This squad was led by King Vijayabahu himself. This force advanced across the country to Polonnaruwa. After the other squads arrived at Polonnaruwa, from east and west, and the rest, all three squads attacked Cholas and successfully liberated Polonnaruwa from Cholas.

Liberating the Polonnaruwa and Establishing A Kingdom

Finally, in 1070 A.D., King Vijayabahu(I) was able to secure his power on Polonnaruwa. At the time, Polonnaruwa was named Jana Natha Puram as per the Cholas’ naming conventions. So, King Vijayabahu renamed it as “Vijayarajapura” and chose it as his capital city. Finally, he ruled the country for nearly 40 years, and he is still respected as the first king of the Polonnaruwa Kingdom.

King Parakramabahu the Great

Parakramabahu(I) ruled the Polonnaruwa kingdom from 1153 A.D -1186 A.D. He was the grandson of the king Vijayabahu(I). During his era, he was able to unify the three lesser kingdoms of Sri Lanka. After that, he became one of the last monarchs to accomplish it. In addition, during his era, he reformed the distorted Buddhist practices back then, reorganized the army, and constructed irrigation systems. Other than that, he undertook military campaigns in South India and Burma.

During the era of King Parakramahu the Great, many international deals had occurred among many countries. Also, during the era of Parakramabahu, Sri Lanka was self-sufficient from paddy. They exported the excess harvest to foreign countries as well. When considering the irrigational technology he used, it says that his irrigational technology was far more superior to those of the Anuradhapura age. Indeed, systems that are even capable of distributing water to paddy fields in the scorching dry season in the east of the country even to this day. Owing to these reasons, we can consider that the reign of King Parakramabahu was a golden era of the Polonnaruwa Kingdom.

▶ Entries:
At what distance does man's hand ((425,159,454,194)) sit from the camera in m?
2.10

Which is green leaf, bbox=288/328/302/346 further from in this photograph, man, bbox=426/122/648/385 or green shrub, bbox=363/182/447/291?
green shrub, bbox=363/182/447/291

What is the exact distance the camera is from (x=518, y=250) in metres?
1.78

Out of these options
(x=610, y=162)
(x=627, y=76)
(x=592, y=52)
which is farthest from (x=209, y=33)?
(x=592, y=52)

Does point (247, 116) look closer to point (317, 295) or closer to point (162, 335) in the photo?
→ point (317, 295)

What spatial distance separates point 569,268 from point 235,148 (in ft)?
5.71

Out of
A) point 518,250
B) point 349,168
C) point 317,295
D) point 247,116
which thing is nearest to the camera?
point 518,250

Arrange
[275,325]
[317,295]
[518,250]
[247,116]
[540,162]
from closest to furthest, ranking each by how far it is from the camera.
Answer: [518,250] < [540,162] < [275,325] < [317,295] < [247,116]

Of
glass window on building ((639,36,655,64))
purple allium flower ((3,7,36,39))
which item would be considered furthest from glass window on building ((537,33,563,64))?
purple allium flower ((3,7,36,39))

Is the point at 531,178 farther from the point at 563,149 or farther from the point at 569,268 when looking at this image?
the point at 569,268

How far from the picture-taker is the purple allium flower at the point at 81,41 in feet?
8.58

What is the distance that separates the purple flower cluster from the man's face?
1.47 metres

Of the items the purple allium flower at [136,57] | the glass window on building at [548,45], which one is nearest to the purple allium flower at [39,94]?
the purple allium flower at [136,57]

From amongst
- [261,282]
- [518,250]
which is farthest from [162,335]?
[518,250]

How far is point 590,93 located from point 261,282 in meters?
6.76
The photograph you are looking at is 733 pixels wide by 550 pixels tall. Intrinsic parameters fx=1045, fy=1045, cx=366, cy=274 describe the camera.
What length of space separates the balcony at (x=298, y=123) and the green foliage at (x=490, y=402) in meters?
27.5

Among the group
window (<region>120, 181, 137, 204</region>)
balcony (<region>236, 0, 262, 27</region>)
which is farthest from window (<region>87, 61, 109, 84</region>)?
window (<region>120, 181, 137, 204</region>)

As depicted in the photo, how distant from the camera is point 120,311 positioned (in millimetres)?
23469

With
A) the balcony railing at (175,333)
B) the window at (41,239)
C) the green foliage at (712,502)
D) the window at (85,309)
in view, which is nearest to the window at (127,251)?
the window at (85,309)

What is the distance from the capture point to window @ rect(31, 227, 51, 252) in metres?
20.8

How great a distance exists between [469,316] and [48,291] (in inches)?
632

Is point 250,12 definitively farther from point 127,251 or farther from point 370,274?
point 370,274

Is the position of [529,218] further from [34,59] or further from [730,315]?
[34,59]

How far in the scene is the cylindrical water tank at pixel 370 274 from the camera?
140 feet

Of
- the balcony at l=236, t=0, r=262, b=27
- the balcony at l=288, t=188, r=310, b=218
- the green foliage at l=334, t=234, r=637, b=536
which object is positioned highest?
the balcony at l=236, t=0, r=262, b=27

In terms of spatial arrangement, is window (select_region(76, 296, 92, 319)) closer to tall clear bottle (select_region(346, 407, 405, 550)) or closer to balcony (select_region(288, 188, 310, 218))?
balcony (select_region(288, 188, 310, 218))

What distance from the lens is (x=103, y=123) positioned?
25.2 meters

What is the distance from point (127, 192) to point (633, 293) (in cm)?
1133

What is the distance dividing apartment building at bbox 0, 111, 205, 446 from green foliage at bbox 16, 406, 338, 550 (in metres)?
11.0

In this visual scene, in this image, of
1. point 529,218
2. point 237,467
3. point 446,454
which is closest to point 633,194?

▶ Task 1:
Answer these questions from the text about the Polonnaruwa Kingdom:
(a) What new name did King Vijayabahu give Polonnaruwa?
(b) In which years did Parakramabahu(I) rule the Polonnaruwa kingdom?
(c) Where did Parakramabahu carry out military campaigns?
▶ Task 2: Quote the entries from their first line through the line containing "1.47 metres", including both ends.
The entries have no connection to the text about the Polonnaruwa Kingdom.

▶ Complete output 1:
(a) Vijayarajapura
(b) 1153 A.D. to 1186 A.D.
(c) South India and Burma

▶ Complete output 2:
At what distance does man's hand ((425,159,454,194)) sit from the camera in m?
2.10

Which is green leaf, bbox=288/328/302/346 further from in this photograph, man, bbox=426/122/648/385 or green shrub, bbox=363/182/447/291?
green shrub, bbox=363/182/447/291

What is the exact distance the camera is from (x=518, y=250) in metres?
1.78

Out of these options
(x=610, y=162)
(x=627, y=76)
(x=592, y=52)
which is farthest from (x=209, y=33)?
(x=592, y=52)

Does point (247, 116) look closer to point (317, 295) or closer to point (162, 335) in the photo?
→ point (317, 295)

What spatial distance separates point 569,268 from point 235,148 (in ft)?
5.71

Out of
A) point 518,250
B) point 349,168
C) point 317,295
D) point 247,116
which thing is nearest to the camera?
point 518,250

Arrange
[275,325]
[317,295]
[518,250]
[247,116]
[540,162]
from closest to furthest, ranking each by how far it is from the camera.
Answer: [518,250] < [540,162] < [275,325] < [317,295] < [247,116]

Of
glass window on building ((639,36,655,64))
purple allium flower ((3,7,36,39))
which item would be considered furthest from glass window on building ((537,33,563,64))?
purple allium flower ((3,7,36,39))

Is the point at 531,178 farther from the point at 563,149 or farther from the point at 569,268 when looking at this image?
the point at 569,268

How far from the picture-taker is the purple allium flower at the point at 81,41 in feet?
8.58

What is the distance that separates the purple flower cluster from the man's face?
1.47 metres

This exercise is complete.